Logistic regression for large scale data {Rfast2} | R Documentation |
Logistic regression for large scale data
Description
Logistic regression for large scale data.
Usage
batch.logistic(y, x, k = 10)
Arguments
y |
The dependent variable, a numerical vector with 0s and 1s. |
x |
A matrix with the continuous indendent variables. |
k |
The number of batches to use (see details). |
Details
The batch logistic regression cuts the data into k distinct batches. Then performs logistic regression on each of these batches and the in end combines the coefficients in a meta-analytic form, using the fixed effects form. Using these coefficients, the deviance of the model is computed for all data.
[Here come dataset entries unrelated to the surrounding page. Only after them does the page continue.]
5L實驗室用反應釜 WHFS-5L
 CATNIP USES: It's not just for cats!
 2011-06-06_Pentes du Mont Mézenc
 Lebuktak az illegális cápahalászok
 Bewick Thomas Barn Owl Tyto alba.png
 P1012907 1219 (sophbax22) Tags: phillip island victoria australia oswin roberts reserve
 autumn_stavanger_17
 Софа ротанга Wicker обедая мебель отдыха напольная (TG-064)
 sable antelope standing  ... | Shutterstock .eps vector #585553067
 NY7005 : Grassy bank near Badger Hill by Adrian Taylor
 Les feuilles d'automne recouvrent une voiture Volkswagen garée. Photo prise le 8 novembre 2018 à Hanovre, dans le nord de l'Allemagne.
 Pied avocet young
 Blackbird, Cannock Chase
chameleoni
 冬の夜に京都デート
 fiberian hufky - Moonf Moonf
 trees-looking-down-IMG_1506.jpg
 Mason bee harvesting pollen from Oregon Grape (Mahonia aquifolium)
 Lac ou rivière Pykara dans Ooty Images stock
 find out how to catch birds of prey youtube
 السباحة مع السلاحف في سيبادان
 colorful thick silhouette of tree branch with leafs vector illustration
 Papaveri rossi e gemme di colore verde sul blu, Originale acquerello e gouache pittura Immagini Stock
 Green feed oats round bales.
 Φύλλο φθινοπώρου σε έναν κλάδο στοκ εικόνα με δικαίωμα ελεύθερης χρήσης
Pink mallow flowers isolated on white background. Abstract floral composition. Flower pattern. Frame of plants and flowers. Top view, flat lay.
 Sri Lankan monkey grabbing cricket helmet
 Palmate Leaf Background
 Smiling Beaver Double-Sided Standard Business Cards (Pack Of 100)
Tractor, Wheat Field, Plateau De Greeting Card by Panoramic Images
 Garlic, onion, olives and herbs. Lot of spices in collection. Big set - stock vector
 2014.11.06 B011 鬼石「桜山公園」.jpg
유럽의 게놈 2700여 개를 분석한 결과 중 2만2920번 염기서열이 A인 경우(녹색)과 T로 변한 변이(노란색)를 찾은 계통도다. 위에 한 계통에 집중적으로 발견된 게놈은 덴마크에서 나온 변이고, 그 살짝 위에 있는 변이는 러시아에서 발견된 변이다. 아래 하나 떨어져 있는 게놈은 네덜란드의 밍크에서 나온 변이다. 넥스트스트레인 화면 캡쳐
This method is pretty accurate for large scale data, with say millions, or even tens of millions of observations.
Value
A list including:
res |
A two-column matrix with the regression coefficients and their associated standard errors. |
devi |
The deviance of the logistic regression. |
Author(s)
Michail Tsagris.
R implementation and documentation: Michail Tsagris mtsagris@uoc.gr.
See Also
Examples
y <- rbinom(1000, 1, 0.5)
x <- matrix( rnorm(1000 * 5), ncol = 5 )
## not a very good approximation since the data are not of large scale
batch.logistic(y, x, k = 2)